See, this entire process is U of T’s way to make sure your computer is safe before letting you connect to the network. As you probably know, U of T is quite populous. Can you imagine if one infected computer made its way onto the network? Zombie outbreak wouldn’t even cover it.
So how do you prevent nasties from getting into your computer in the first place? Terry gave me five tips:
1) Make sure your operating system (Windows, Mac, Linux, etc) is up-to-date. Don’t just click “cancel” every time you see that yellow shield thing. You know what I’m talking about. A professor of mine did it the entire semester. I assume he only uses that particular laptop for class, because he boots it, Windows tries to restart and he spends a few minutes each class clicking the “restart later” button.
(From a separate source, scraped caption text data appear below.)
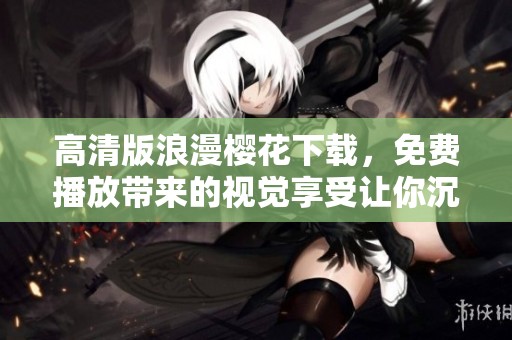 高清版浪漫樱花下载，免费播放带来的视觉享受让你沉醉不已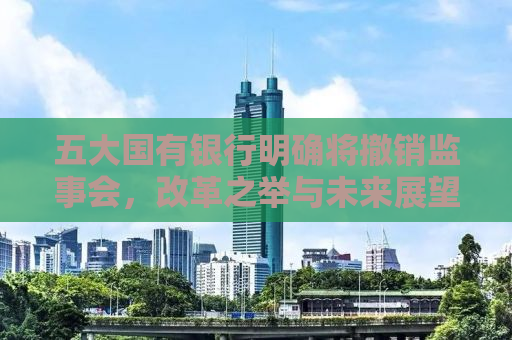 五大国有银行明确将撤销监事会，改革之举与未来展望
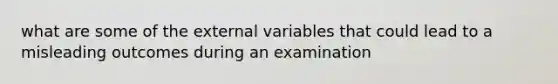 what are some of the external variables that could lead to a misleading outcomes during an examination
2) Install updates for Office, Adobe Flash, Acrobat, Java, etc. Same concept as 1), but just make sure your applications/software are updated. Especially the Adobe products because they’ve been hit hard lately by hackers.
3) Work as a limited user, not as the admin. Having restricted access means that you can’t install anything, which means that viruses can’t install themselves without you knowing. As Terry says, “You won’t be caught with your pants down.” I thought it would be a hassle, but I switched it nonetheless and I was surprised to find how little I actually need admin privileges. My computer’s not new, so I’m not trying to install stuff left and right.
4) Get anti-virus. This is a no-brainer and almost too obvious. There are tons of really great free anti-virus software out there, but since you’re a U of T student, you might as well take advantage of the free Symantec we get.
5) Get a firewall. Most computers already have this. A firewall prevents things from going in; it’s like a one-way mirror where things inside can see out and things outside can’t see in. Now, here’s the thing. If there’s a virus already inside your computer, it can still send messages out to zee h4ck3rs, which is why being a user with limited privileges is important; at least the virus won’t install.
Hope this helps. I know it did me.
*I was later told that this is a common affliction called AD-OS: Attention deficit dis- Ohh, shiny!